> _What you need to do_:
1. In the text on European bank dividends, give the stretch from "Last December, the" through "CET1 capital ratio." again, replacing "recommendation" with "advice".
2. In the text on European bank dividends, which bank will pay its shareholders after merging with CaixaBank?

> _Supplied text_:
○ ○ ○ ○ ○
European banks will pay out between 10.5 and 11 billion euros in dividenthis year, according to “very preliminary” estimates by the European Central Bank, following consultations with the lenders.
Last December, the ECB maintained its recommendation to banks not to make any dividend distributions or share buybacks. However, it said that if some lenders wanted to do so, they should only allocate funds representing, at most, 15% of net profits accumulated in 2019-2020, or 20 points higher than the CET1 capital ratio.
According to the El País newspaper, Spanish Santander, BBVA, CaixaBank and Bankinter have been authorised by the ECB to distribute 15% of their profits in dividends to their shareholders. Sabadell will not remunerate its shareholders so it would not have requested authorisation, while Bankia will do so after merging with CaixaBank, in April or May.
○ ○ ○ ○ ○
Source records
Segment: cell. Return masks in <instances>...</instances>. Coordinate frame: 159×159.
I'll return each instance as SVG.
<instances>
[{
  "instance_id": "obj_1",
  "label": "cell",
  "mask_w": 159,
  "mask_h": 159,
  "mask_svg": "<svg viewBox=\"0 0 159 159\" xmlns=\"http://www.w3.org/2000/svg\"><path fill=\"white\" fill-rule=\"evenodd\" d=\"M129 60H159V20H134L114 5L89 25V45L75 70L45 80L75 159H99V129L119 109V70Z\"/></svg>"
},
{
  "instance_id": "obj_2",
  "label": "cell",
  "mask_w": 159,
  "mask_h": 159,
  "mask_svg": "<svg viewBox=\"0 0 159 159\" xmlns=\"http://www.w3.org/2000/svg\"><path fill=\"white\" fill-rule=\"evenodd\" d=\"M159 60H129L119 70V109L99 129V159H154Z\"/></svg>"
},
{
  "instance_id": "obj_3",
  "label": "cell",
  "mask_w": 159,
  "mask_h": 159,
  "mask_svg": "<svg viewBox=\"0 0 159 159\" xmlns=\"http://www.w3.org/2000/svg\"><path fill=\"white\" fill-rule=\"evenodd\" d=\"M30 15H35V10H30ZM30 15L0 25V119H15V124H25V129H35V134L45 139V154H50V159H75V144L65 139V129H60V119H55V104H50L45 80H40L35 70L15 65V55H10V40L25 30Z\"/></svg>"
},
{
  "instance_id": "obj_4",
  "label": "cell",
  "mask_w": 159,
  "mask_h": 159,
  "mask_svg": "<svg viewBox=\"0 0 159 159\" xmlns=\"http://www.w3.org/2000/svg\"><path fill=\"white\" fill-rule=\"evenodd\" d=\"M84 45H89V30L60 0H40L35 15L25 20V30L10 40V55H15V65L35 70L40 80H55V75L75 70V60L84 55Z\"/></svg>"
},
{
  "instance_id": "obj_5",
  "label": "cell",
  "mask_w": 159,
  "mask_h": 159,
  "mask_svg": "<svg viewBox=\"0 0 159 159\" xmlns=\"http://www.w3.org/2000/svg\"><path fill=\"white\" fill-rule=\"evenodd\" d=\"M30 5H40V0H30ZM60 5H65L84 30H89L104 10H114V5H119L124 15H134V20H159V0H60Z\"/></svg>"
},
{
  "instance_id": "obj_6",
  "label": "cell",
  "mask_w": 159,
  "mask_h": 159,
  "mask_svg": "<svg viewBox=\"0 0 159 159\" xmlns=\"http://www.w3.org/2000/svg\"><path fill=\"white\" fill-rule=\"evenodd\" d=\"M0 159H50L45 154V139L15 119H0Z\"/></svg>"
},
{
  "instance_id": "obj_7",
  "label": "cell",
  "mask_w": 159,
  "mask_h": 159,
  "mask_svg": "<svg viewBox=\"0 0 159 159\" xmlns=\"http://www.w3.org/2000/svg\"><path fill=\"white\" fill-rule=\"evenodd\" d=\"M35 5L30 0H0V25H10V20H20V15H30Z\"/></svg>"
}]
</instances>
○ ○ ○ ○ ○
> _Set of answers_:
1.
Last December, the ECB maintained its advice to banks not to make any dividend distributions or share buybacks. However, it said that if some lenders wanted to do so, they should only allocate funds representing, at most, 15% of net profits accumulated in 2019-2020, or 20 points higher than the CET1 capital ratio.

2. Bankia